Murray revamped his surging run in October to start by winning the China Open, Shanghai Masters, Vienna ATP 500 event, Paris Masters and rather fittingly, ending the year with the ATP World Tour finals in London by beating none other than Djokovic in the final. Even more fittingly, the final match decided which way the No. 1 ranking would go and as it panned out in a rather straightforward two-setter, the Scot would go on to end the year at the pinnacle of the rankings.
However, the season drew to a close in a dramatic Davis Cup final which saw Argentina – helped by Juan Martin Del Potro – come from behind to beat Croatia 3-2.
On the women’s tour too, there was an exchange in rankings with the perennial holder – Serena – upstaged by Kerber. The German, thanks to her grit, consistency and an incredible counter attacking style of play finished the year with not just the World No. 1 tag but also most tournament finals (8), most prize money ($9.8 million) and second most titles won (3 – right behind Dominika Cibulkova).
Serena entered 2016 with an objective of matching Graf’s Grand Slam record (22 titles) and possibly moving beyond and progressing towards the record 24 titles by Margaret Court. But as 2016 draws to a close, Serena finishes by matching Graf’s record and has more to achieve in 2017.

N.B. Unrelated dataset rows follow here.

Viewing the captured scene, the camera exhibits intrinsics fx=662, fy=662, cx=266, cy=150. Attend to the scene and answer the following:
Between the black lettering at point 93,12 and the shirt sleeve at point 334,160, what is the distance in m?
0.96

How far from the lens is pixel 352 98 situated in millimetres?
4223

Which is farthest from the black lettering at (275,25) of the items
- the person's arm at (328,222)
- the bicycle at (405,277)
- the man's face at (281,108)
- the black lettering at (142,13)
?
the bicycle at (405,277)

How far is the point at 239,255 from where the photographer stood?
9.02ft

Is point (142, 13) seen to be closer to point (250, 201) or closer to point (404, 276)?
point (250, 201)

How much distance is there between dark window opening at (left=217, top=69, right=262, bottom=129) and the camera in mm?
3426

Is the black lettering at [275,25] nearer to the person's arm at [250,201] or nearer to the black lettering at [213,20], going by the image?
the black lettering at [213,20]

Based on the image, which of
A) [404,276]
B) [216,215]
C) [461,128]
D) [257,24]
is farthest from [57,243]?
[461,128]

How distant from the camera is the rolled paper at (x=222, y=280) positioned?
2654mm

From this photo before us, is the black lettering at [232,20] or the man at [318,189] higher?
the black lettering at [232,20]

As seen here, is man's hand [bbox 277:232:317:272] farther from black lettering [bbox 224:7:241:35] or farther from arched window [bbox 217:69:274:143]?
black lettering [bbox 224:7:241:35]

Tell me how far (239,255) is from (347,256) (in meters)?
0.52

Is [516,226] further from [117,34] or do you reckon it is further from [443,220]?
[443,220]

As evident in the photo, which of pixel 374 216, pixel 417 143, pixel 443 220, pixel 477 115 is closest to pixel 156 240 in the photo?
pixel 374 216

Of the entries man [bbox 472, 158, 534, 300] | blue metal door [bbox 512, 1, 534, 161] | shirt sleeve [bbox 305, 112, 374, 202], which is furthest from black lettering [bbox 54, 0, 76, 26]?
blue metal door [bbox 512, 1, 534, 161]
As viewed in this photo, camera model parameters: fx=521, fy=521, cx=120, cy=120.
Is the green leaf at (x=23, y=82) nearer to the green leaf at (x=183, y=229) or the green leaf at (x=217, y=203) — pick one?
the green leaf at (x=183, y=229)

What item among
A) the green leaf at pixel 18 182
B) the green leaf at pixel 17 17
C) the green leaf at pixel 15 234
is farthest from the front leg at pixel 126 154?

But 2016 was a year of firsts on the women’s side of things. Kerber won her first Grand Slam in Melbourne to became the first German since Graf (in 1999) to do so. Muguruza would win her first Grand Slam too on the Parisian clay to become the first Spaniard since Arantxa Sanchez Vicario (in 1998) to do so.
Pliskova would become the first Czech player since Jana Novotona (in 1998) to make the semis or beyond at the US Open. However, despite doing a double-act over the Williams sister, she wouldn’t be a surprise victor at the Flushing Meadows like Flavia Pennetta in 2015.
Rio Olympics would produce a surprise gold medallist in Monica Puig who would surprise Kerber in the final and win Puerto Rico its first gold medal at the Summer Games.
The season would culminate in a fifth Fed Cup title for the Czechs in six years but no way was it easy with the final in Strasbourg, France going the distance. In the end, though, Czechs would have the last laugh for a tenth Fed Cup title with a 3-2 victory.